In St. John 8:48, and in the other Gospels, we see how some people, caught up in their passions, interpreted the many miracles of Christ – especially those done on the Sabbath – as of coming from the devil: “Do we not say rightly that You are a Samaritan and have a demon?”
Indeed, in St. Matthew 11:23, we read how Christ negatively compares the wicked unbelief of Capernaum with that of Sodom: “For if the mighty works which were done in you had been done in Sodom, it would have remained until this day.”
Even some of Christ’s close followers, even after they witnessed the many miracles, divine manifestations, and messages of Christ, fell away. In St. John 6:63-64, 65-66, we read Christ’s words: “It is the Spirit who gives life; the flesh profits nothing. The words that I speak to you are spirit, and they are life. But there are some of you who do not believe… Therefore I have said to you that no one can come to Me unless it has been granted to him by My Father.” From that time many of His disciples went back and walked with Him no more.
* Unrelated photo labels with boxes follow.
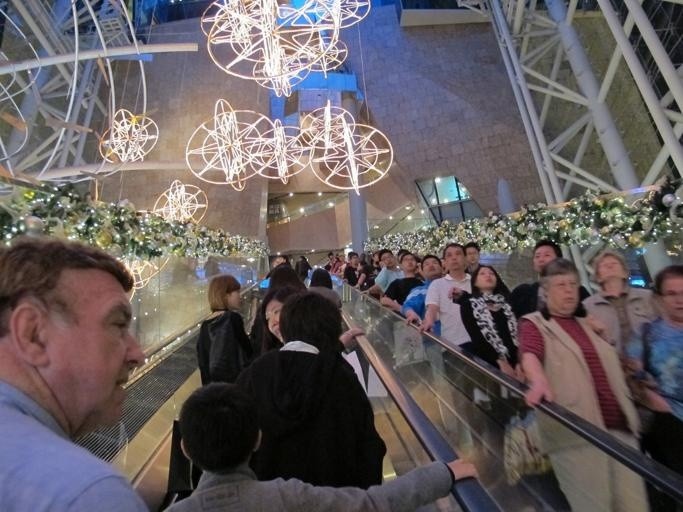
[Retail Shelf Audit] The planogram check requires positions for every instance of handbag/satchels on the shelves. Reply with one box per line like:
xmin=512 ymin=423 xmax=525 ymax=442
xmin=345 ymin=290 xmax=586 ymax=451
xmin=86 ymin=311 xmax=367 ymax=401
xmin=502 ymin=412 xmax=551 ymax=487
xmin=206 ymin=311 xmax=247 ymax=379
xmin=168 ymin=421 xmax=202 ymax=493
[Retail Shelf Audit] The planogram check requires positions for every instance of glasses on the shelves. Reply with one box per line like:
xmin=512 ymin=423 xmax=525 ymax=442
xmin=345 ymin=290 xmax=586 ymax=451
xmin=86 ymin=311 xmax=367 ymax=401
xmin=660 ymin=292 xmax=683 ymax=301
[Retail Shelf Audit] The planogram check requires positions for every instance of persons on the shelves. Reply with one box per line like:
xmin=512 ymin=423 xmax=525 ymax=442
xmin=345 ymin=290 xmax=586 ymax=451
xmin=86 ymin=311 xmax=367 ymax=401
xmin=623 ymin=263 xmax=683 ymax=511
xmin=225 ymin=290 xmax=385 ymax=490
xmin=0 ymin=236 xmax=157 ymax=512
xmin=324 ymin=240 xmax=655 ymax=452
xmin=194 ymin=254 xmax=365 ymax=387
xmin=157 ymin=377 xmax=481 ymax=512
xmin=514 ymin=253 xmax=651 ymax=512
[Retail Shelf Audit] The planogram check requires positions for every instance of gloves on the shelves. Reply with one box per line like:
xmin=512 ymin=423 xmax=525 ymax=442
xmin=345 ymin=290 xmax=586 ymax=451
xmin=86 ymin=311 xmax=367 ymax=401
xmin=360 ymin=290 xmax=369 ymax=296
xmin=354 ymin=284 xmax=360 ymax=289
Yet others received Christ’s signs favourably, as recorded in St. John 7:31: And many of the people believed in Him, and said, “When the Christ comes, will He do more signs than these which this Man has done?”
In today’s world, we are the “products” of the Enlightenment. In contrast to other cultures of the world, our Western culture largely rejects transcendent reality. Apart from pop culture horror movies of ghosts and demons and “aliens,” there is no real consideration for the angels and saints, and “things of God.” Manifestations of God are routinely dismissed as freak occurrences of nature, illusions, or hallucinations.
Then there are those who claim that if they would only see a miracle, then they would believe and come to Church. This is not true! When people don’t have faith in “ordinary” times, they will not be “drawn in by the Father” (St. John 6:44) when miracles happen.
The bottom line is that miracles don’t necessarily bring people back to Church, neither do they make people more loving and forgiving.
Though we may never see a real miracle, we acknowledge that God is everywhere present, and fills all things. If we can’t sense Him, that’s because of our own obliviousness.
The truth is that we cannot receive God’s signs and wonders properly, unless we are willing to kneel down and sacrifice something – starting with our pride and passions. We must be willing to die to ourselves so that we can be born again (St. John 3:1-8), believing in Christ and receiving his words and works.
† We use movie references in anticipation of starting a movie club for our parish community.